Excerpt from a dataset:
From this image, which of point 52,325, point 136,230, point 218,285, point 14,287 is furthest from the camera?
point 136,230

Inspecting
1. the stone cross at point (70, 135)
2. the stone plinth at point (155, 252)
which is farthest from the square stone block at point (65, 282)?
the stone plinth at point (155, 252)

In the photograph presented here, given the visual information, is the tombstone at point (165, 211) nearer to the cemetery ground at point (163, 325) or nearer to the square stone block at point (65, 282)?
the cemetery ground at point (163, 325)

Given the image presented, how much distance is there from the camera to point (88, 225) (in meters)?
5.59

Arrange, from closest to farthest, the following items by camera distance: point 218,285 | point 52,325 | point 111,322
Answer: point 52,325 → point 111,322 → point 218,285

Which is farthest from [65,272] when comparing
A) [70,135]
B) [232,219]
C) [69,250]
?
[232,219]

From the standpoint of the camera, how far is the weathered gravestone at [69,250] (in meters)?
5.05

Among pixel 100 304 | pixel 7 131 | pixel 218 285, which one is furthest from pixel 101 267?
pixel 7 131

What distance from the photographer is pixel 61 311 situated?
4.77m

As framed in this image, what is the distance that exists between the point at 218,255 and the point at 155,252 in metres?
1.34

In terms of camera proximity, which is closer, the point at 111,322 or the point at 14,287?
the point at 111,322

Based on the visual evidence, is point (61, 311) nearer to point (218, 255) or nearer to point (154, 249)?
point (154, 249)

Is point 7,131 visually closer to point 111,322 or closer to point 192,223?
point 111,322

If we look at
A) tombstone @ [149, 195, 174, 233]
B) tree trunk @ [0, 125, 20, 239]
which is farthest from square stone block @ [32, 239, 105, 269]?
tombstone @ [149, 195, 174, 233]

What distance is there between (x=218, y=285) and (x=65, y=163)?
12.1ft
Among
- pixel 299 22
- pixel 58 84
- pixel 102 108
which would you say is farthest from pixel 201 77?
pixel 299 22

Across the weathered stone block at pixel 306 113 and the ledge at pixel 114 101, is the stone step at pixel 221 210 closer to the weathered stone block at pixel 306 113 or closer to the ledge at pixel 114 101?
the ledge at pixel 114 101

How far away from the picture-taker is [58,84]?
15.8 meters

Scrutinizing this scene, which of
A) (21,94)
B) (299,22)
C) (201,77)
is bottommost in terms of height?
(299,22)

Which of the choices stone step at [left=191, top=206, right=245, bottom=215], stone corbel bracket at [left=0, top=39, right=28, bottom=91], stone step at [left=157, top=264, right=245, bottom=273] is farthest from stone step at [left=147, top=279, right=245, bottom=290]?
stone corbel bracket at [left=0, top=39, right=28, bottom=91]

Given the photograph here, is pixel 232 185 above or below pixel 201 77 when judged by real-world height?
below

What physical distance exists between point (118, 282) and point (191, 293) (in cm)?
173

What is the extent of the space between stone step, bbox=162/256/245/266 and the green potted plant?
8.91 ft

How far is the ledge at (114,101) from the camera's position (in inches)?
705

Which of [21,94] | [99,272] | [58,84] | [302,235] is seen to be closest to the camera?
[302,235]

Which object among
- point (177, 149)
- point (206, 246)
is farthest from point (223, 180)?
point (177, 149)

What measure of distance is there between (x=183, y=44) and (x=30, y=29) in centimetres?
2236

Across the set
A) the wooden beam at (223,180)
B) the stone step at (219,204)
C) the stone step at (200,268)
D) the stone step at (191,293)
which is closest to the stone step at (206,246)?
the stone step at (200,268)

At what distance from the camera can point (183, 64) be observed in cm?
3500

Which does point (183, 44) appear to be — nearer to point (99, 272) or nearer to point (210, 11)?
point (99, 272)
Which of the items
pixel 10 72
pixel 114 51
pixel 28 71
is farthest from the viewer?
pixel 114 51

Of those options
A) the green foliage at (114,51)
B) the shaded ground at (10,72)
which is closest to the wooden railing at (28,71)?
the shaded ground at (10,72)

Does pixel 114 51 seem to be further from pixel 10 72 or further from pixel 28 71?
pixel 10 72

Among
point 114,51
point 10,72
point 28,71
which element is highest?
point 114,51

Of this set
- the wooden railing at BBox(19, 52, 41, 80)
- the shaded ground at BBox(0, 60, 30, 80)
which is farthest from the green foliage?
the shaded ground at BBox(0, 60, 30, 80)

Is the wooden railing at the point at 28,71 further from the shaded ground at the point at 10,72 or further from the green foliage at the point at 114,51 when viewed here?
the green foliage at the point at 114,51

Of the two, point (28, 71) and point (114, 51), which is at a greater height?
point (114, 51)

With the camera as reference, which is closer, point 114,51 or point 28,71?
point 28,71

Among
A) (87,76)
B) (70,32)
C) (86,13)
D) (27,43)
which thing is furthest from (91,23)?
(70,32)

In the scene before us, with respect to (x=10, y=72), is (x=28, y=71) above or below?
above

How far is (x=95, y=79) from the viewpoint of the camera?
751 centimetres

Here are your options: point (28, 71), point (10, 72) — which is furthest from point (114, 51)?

# TASK DIRECTIONS
Copy all of the items above word for word, without any changes.

# EXERCISE ANSWER
From this image, which of point 52,325, point 136,230, point 218,285, point 14,287 is furthest from the camera?
point 136,230

Inspecting
1. the stone cross at point (70, 135)
2. the stone plinth at point (155, 252)
which is farthest from the square stone block at point (65, 282)?
the stone plinth at point (155, 252)

In the photograph presented here, given the visual information, is the tombstone at point (165, 211) nearer to the cemetery ground at point (163, 325) or nearer to the square stone block at point (65, 282)?
the cemetery ground at point (163, 325)

Given the image presented, how much distance is there from the camera to point (88, 225) (in meters)?
5.59

Arrange, from closest to farthest, the following items by camera distance: point 218,285 | point 52,325 | point 111,322
Answer: point 52,325 → point 111,322 → point 218,285

Which is farthest from [65,272] when comparing
A) [70,135]
B) [232,219]
C) [69,250]
?
[232,219]

From the standpoint of the camera, how far is the weathered gravestone at [69,250] (in meters)?
5.05

Among pixel 100 304 | pixel 7 131 | pixel 218 285, which one is furthest from pixel 101 267?
pixel 7 131

What distance from the photographer is pixel 61 311 situated?
4.77m

As framed in this image, what is the distance that exists between the point at 218,255 and the point at 155,252 in metres?
1.34

In terms of camera proximity, which is closer, the point at 111,322 or the point at 14,287?
the point at 111,322

Based on the visual evidence, is point (61, 311) nearer to point (218, 255) or nearer to point (154, 249)?
point (154, 249)

Is point 7,131 visually closer to point 111,322 or closer to point 192,223?
point 111,322

If we look at
A) tombstone @ [149, 195, 174, 233]
B) tree trunk @ [0, 125, 20, 239]
which is farthest from square stone block @ [32, 239, 105, 269]?
tombstone @ [149, 195, 174, 233]

What distance is there between (x=218, y=285) and (x=65, y=163)?
12.1ft
Among
- pixel 299 22
- pixel 58 84
- pixel 102 108
which would you say is farthest from pixel 201 77?
pixel 299 22

Across the weathered stone block at pixel 306 113 and the ledge at pixel 114 101, is the stone step at pixel 221 210 closer to the weathered stone block at pixel 306 113 or closer to the ledge at pixel 114 101?
the ledge at pixel 114 101

How far away from the picture-taker is [58,84]?
15.8 meters

Scrutinizing this scene, which of
A) (21,94)
B) (299,22)
C) (201,77)
is bottommost in terms of height?
(299,22)

Which of the choices stone step at [left=191, top=206, right=245, bottom=215], stone corbel bracket at [left=0, top=39, right=28, bottom=91], stone step at [left=157, top=264, right=245, bottom=273] is farthest from stone step at [left=147, top=279, right=245, bottom=290]?
stone corbel bracket at [left=0, top=39, right=28, bottom=91]

Given the photograph here, is pixel 232 185 above or below pixel 201 77 when judged by real-world height?
below

What physical distance exists between point (118, 282) and point (191, 293) (in cm)?
173

What is the extent of the space between stone step, bbox=162/256/245/266 and the green potted plant?
8.91 ft

How far is the ledge at (114,101) from the camera's position (in inches)?
705

Which of [21,94] | [99,272] | [58,84] | [302,235] is seen to be closest to the camera?
[302,235]

Which object among
- point (177, 149)
- point (206, 246)
is farthest from point (223, 180)?
point (177, 149)

What measure of distance is there between (x=183, y=44) and (x=30, y=29) in centimetres?
2236

Across the set
A) the wooden beam at (223,180)
B) the stone step at (219,204)
C) the stone step at (200,268)
D) the stone step at (191,293)
which is closest to the stone step at (206,246)?
the stone step at (200,268)

At what distance from the camera can point (183, 64) be observed in cm?
3500

Which does point (183, 44) appear to be — nearer to point (99, 272) or nearer to point (210, 11)?
point (99, 272)
Which of the items
pixel 10 72
pixel 114 51
pixel 28 71
is farthest from the viewer?
pixel 114 51

Of those options
A) the green foliage at (114,51)
B) the shaded ground at (10,72)
which is closest to the wooden railing at (28,71)?
the shaded ground at (10,72)

Does pixel 114 51 seem to be further from pixel 10 72 or further from pixel 28 71?
pixel 10 72

Among
point 114,51
point 10,72
point 28,71
which element is highest?
point 114,51

Of this set
- the wooden railing at BBox(19, 52, 41, 80)
- the shaded ground at BBox(0, 60, 30, 80)
which is farthest from the green foliage?
the shaded ground at BBox(0, 60, 30, 80)

Is the wooden railing at the point at 28,71 further from the shaded ground at the point at 10,72 or further from the green foliage at the point at 114,51 when viewed here?
the green foliage at the point at 114,51

Of the two, point (28, 71) and point (114, 51), which is at a greater height?
point (114, 51)

With the camera as reference, which is closer, point 114,51 or point 28,71?
point 28,71

Among
A) (87,76)
B) (70,32)
C) (86,13)
D) (27,43)
which thing is furthest from (91,23)?
(70,32)

In the scene before us, with respect to (x=10, y=72), is (x=28, y=71) above or below?
above

How far is (x=95, y=79) from the viewpoint of the camera?
751 centimetres

Here are your options: point (28, 71), point (10, 72) — which is furthest from point (114, 51)?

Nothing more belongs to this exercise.